Friday, June 24, 2011

Living Instead of Existing

This whole idea of Living instead of Existing first hit me about 4 years ago. It struck me that I had spent the last couple of years waiting. Waiting for the end, waiting for "one of these days" to finally show up. Waiting for something to happen that made my life worth celebrating--as if a happy marriage after 11 years, an engaging and fun wife, a bright and outgoing son, and an awesome relationship with God wasn't enough to celebrate!

Part of it was the growing old business. I don't feel old, as in my mindset, though the body ain't what it used to be. And may be that was part, too: anticipating the results of a sedentary lifestyle filled good food and little discipline when it came to treats. And then there was the spectre of my misspent youth coming to collect its overdue stipend.

I don't know what it was, but there I was, waiting.

And then something miraculous happened. I had these...inexplicable bouts of joy. I don't mean in reaction to something. I mean a sudden wave of euphoria, excitement, hope, anticipation would just wash over me at unexpected times, apropos of nothing. It was like...I was remembering the future!

And then I realized God was telling me I wasn't yet done. That I had a few chapters left in my story. That He had plans for me and they didn't involve sitting on a couch eating chocolate chip cookies watching the world pass me by.

That is why I am losing 80 pounds and writing a(nother) novel and meeting with a group of screenwriters. And plotting the return of Scott The Falconer. And the idea of planting an orchard and garden of blue flowers outside my log home is no longer a fantasy. It's a goal.


But...Seek first the kingdom of God and His righteousness, and all these things shall be added to you. Which is NOT a formula I am trying to practice, prove or proselytize. It is my reminder of what is most important in my life, more so than my family, my writing aspirations, my dreams of blue flowers. I want more than anything to live the life that He has in mind for me.

"For I know the plans I have for you,” declares the LORD, “plans to prosper you and not to harm you, plans to give you hope and a future."

There it is again...a future!

God is NOT Rebuilding My Body!

As I lose girth, build muscle and joint strength, and grow ever healthier, I find my self saying things like, “I NEED to run today,” “What time can we go running today?” and “God is rebuilding my body!” Yes, the body I spent 4 decades destroying – through drug abuse, smoking, overeating and a sedentary lifestyle –I am now able to put through experiences that 6 months ago I would never have even attempted.

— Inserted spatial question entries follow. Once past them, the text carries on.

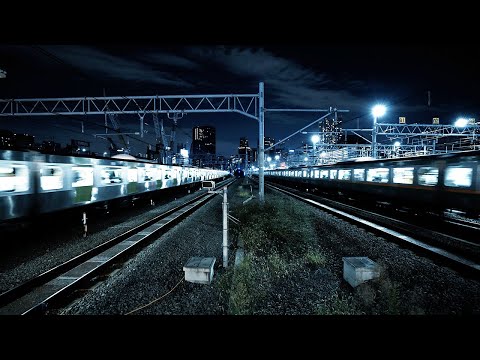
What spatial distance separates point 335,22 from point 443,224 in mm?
10786

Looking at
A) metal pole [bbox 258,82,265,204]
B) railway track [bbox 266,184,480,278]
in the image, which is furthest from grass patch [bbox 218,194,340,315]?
metal pole [bbox 258,82,265,204]

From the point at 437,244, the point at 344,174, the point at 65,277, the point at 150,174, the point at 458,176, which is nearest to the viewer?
the point at 65,277

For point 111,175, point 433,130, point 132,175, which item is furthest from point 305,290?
point 433,130

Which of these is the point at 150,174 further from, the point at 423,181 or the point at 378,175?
the point at 423,181

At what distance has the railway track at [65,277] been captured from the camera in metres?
3.83

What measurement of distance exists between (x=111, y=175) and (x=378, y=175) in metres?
13.9

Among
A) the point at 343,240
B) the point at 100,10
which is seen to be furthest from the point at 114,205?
the point at 100,10

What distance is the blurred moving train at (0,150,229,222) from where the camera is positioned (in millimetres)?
6258

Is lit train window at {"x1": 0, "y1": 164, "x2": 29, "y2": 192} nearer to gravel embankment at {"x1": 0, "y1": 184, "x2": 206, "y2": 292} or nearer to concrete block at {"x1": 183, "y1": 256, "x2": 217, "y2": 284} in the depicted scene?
gravel embankment at {"x1": 0, "y1": 184, "x2": 206, "y2": 292}

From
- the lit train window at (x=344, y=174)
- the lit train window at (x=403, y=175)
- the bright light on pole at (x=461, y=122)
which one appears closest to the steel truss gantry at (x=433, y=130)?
the bright light on pole at (x=461, y=122)

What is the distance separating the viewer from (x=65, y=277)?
4746 millimetres

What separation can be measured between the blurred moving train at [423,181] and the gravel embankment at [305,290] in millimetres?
3998

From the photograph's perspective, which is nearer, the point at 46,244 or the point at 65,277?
the point at 65,277

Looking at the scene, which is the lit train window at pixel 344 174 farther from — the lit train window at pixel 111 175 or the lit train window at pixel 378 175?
the lit train window at pixel 111 175
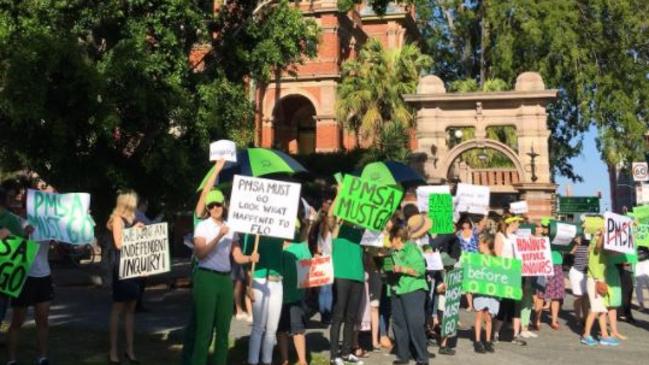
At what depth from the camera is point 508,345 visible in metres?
9.09

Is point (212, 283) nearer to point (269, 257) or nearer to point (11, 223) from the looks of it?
point (269, 257)

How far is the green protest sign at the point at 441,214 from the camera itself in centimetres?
910

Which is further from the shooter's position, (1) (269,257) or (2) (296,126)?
(2) (296,126)

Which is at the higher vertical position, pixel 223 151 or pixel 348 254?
pixel 223 151

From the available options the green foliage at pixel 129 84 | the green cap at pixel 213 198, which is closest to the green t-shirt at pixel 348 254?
the green cap at pixel 213 198

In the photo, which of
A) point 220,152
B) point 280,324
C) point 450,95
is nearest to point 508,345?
point 280,324

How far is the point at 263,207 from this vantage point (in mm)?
6418

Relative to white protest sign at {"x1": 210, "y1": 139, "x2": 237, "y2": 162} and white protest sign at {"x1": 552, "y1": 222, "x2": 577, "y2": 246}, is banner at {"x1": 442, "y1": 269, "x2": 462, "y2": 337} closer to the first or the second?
white protest sign at {"x1": 552, "y1": 222, "x2": 577, "y2": 246}

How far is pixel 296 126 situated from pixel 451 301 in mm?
31353

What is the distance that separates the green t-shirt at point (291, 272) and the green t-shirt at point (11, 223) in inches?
106

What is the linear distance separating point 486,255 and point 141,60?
6803 mm

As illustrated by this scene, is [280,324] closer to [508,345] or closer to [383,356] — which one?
[383,356]

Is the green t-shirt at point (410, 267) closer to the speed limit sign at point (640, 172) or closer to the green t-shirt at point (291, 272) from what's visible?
the green t-shirt at point (291, 272)

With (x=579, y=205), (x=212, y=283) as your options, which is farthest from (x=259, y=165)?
(x=579, y=205)
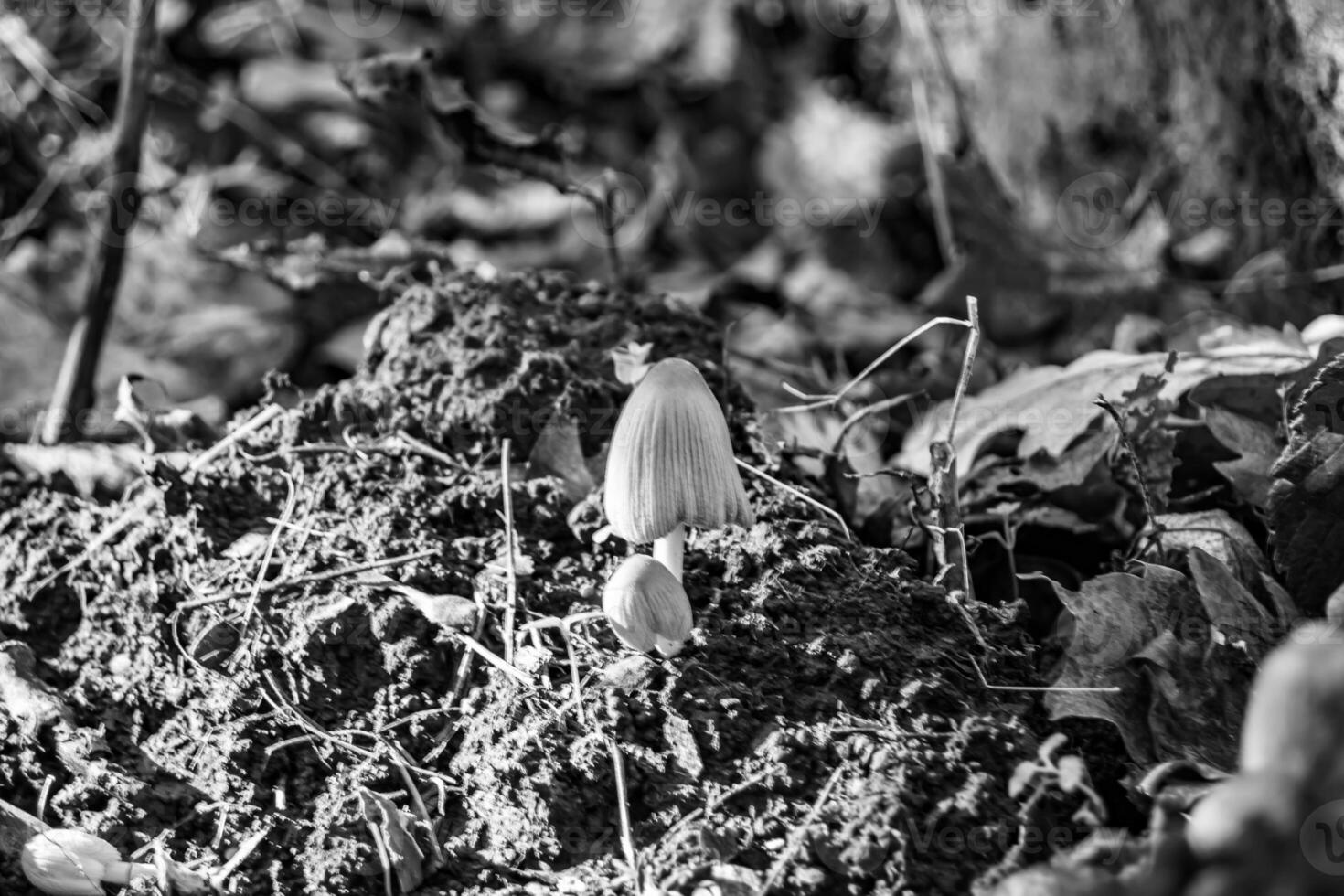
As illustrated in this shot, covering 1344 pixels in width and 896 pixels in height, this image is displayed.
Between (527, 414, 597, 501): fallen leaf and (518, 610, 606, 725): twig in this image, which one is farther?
(527, 414, 597, 501): fallen leaf

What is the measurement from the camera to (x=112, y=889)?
1.68 metres

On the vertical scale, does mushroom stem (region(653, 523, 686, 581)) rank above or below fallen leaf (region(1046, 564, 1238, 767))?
above

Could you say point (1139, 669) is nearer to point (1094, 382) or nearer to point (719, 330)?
point (1094, 382)

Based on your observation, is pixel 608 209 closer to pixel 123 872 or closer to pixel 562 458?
pixel 562 458

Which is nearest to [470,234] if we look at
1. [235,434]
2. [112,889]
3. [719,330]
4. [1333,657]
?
[719,330]

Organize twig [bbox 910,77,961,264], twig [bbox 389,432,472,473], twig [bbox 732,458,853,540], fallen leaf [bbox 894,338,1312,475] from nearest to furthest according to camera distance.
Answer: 1. twig [bbox 732,458,853,540]
2. twig [bbox 389,432,472,473]
3. fallen leaf [bbox 894,338,1312,475]
4. twig [bbox 910,77,961,264]

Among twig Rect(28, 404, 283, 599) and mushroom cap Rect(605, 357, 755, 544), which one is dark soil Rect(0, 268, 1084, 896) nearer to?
twig Rect(28, 404, 283, 599)

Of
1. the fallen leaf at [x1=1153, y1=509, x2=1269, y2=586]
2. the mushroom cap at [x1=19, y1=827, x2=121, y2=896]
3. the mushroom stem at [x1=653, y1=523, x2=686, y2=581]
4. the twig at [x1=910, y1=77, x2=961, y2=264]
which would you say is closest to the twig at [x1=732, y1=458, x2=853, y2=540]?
the mushroom stem at [x1=653, y1=523, x2=686, y2=581]

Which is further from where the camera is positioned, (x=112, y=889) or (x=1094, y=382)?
(x=1094, y=382)

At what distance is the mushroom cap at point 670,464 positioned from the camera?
70.0 inches

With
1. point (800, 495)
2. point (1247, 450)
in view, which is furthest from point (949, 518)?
point (1247, 450)

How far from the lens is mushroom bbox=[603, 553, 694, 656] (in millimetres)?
1722

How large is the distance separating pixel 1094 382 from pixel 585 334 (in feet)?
3.51

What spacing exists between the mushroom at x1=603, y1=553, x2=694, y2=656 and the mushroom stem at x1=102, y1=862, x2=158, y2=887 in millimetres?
733
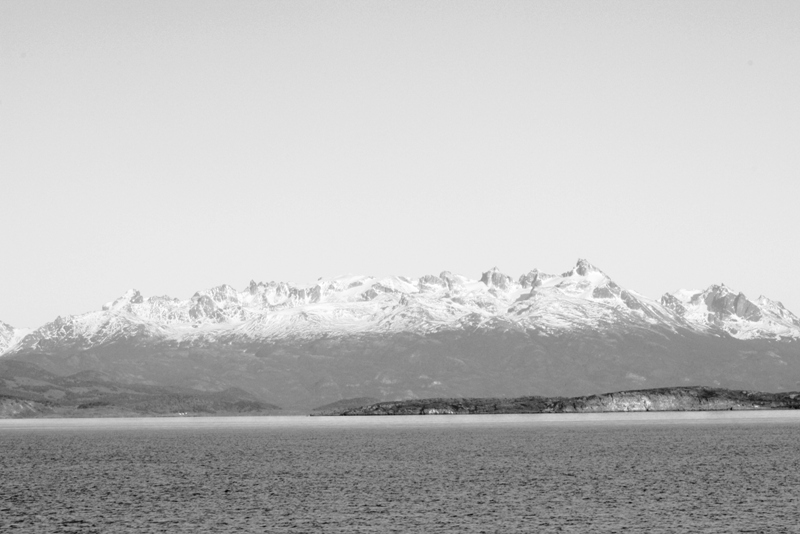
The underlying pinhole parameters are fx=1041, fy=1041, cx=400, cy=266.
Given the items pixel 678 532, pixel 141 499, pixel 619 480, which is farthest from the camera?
pixel 619 480

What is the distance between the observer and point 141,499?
11431 centimetres

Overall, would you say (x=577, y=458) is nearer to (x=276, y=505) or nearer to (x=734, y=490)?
(x=734, y=490)

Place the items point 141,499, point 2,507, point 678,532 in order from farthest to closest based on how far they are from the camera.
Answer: point 141,499 → point 2,507 → point 678,532

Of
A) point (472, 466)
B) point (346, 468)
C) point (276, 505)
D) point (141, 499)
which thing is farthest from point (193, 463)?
point (276, 505)

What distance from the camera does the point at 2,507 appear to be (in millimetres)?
104938

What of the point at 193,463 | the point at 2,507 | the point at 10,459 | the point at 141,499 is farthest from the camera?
the point at 10,459

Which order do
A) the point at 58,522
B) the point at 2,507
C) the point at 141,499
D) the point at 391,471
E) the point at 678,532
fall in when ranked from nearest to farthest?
the point at 678,532 → the point at 58,522 → the point at 2,507 → the point at 141,499 → the point at 391,471

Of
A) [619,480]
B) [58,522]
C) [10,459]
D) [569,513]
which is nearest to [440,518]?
[569,513]

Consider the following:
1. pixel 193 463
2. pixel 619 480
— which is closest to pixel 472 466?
pixel 619 480

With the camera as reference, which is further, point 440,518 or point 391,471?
point 391,471

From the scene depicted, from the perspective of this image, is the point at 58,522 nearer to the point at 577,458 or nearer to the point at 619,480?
the point at 619,480

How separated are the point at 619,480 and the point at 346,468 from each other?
151ft

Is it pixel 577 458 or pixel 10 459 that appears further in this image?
pixel 10 459

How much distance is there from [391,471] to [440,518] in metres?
57.2
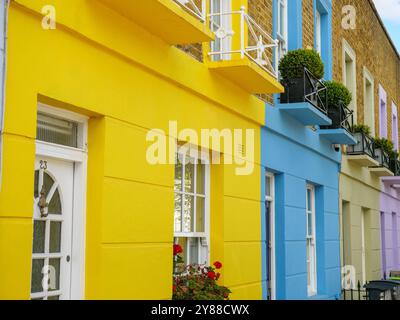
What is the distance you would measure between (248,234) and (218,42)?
8.05ft

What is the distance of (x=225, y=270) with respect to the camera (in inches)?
314

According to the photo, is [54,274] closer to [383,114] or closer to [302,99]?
[302,99]

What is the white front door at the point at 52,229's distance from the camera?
5.39m

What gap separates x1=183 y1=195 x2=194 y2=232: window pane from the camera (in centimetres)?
762

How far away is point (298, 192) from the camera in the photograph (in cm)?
1109

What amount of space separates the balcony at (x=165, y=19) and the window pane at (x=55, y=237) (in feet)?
6.27

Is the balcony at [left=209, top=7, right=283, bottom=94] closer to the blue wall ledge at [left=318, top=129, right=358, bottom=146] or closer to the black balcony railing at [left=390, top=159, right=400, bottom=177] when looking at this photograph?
the blue wall ledge at [left=318, top=129, right=358, bottom=146]

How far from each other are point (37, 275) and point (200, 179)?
9.99 feet

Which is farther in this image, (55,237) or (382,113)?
(382,113)

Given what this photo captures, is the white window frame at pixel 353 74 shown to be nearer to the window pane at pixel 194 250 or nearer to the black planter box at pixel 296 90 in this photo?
the black planter box at pixel 296 90

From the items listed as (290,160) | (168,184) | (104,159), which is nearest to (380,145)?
(290,160)

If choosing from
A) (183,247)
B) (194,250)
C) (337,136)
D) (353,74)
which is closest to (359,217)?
(353,74)

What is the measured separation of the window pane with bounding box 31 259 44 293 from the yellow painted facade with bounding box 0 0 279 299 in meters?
0.44

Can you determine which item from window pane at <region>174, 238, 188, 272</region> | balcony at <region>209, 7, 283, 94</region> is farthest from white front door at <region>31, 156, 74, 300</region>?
balcony at <region>209, 7, 283, 94</region>
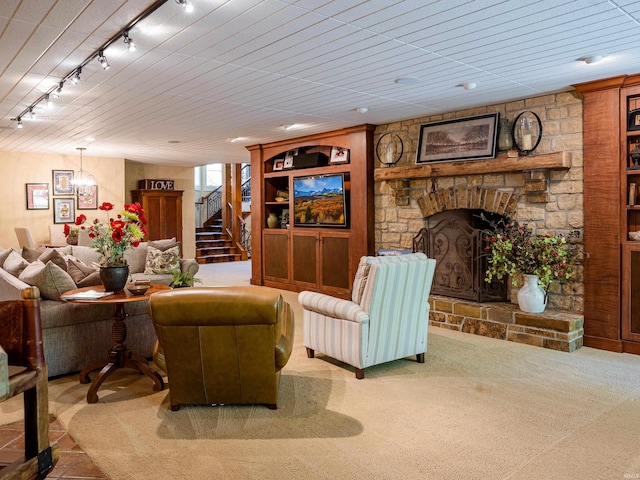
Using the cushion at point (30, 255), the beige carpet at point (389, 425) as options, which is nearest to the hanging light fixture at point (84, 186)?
the cushion at point (30, 255)

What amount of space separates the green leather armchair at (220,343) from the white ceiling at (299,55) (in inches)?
65.7

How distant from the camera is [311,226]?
7.65 meters

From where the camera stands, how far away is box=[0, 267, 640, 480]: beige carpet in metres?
2.47

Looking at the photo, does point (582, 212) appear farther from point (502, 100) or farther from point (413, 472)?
point (413, 472)

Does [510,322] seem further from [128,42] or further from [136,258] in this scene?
[136,258]

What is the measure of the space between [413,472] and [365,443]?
1.22 ft

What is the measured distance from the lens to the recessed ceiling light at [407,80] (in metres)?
4.41

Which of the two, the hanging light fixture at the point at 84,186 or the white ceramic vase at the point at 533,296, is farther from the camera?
the hanging light fixture at the point at 84,186

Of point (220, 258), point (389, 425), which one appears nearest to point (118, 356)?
point (389, 425)

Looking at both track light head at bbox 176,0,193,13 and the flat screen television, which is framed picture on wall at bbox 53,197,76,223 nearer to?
the flat screen television

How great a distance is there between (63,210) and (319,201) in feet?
18.5

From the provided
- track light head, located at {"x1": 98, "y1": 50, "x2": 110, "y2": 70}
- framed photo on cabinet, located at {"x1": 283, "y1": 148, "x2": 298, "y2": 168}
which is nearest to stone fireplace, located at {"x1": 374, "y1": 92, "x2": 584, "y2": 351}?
framed photo on cabinet, located at {"x1": 283, "y1": 148, "x2": 298, "y2": 168}

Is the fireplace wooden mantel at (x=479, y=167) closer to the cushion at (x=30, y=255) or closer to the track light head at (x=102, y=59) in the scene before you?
the track light head at (x=102, y=59)

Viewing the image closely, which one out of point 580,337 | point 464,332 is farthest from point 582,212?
point 464,332
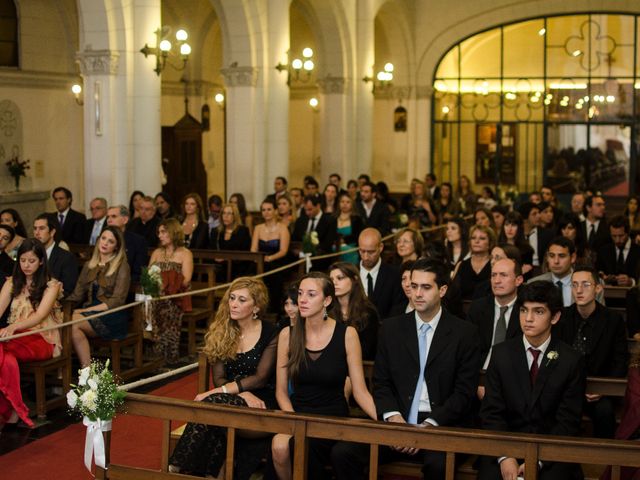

But the truth is, God is NOT rebuilding my body. He built it perfect from the beginning. And when He built it, he built it as a powerful, self-healing machine of unlimited potential, capable of phenomenal feats and unfathomable love.

And whereas I see myself “reclaiming my life” (another statement I like to make), in reality God is, I believe, revealing to me this truth: that I have buried that God-imbued potential in self-doubt, self-hate and fear. And that He is pulling me clear of that filth, that He is gently scraping the crap off me and revealing the work of art that He saw in me all along.

Ephesians 2:10 says "For we are God’s masterpiece. He has created us anew in Christ Jesus, so we can do the good things he planned for us long ago."

The only "good thing" I am doing on my own – smartly – is reveling in that revelation. And listening to his instruction: “You NEED to go running today!”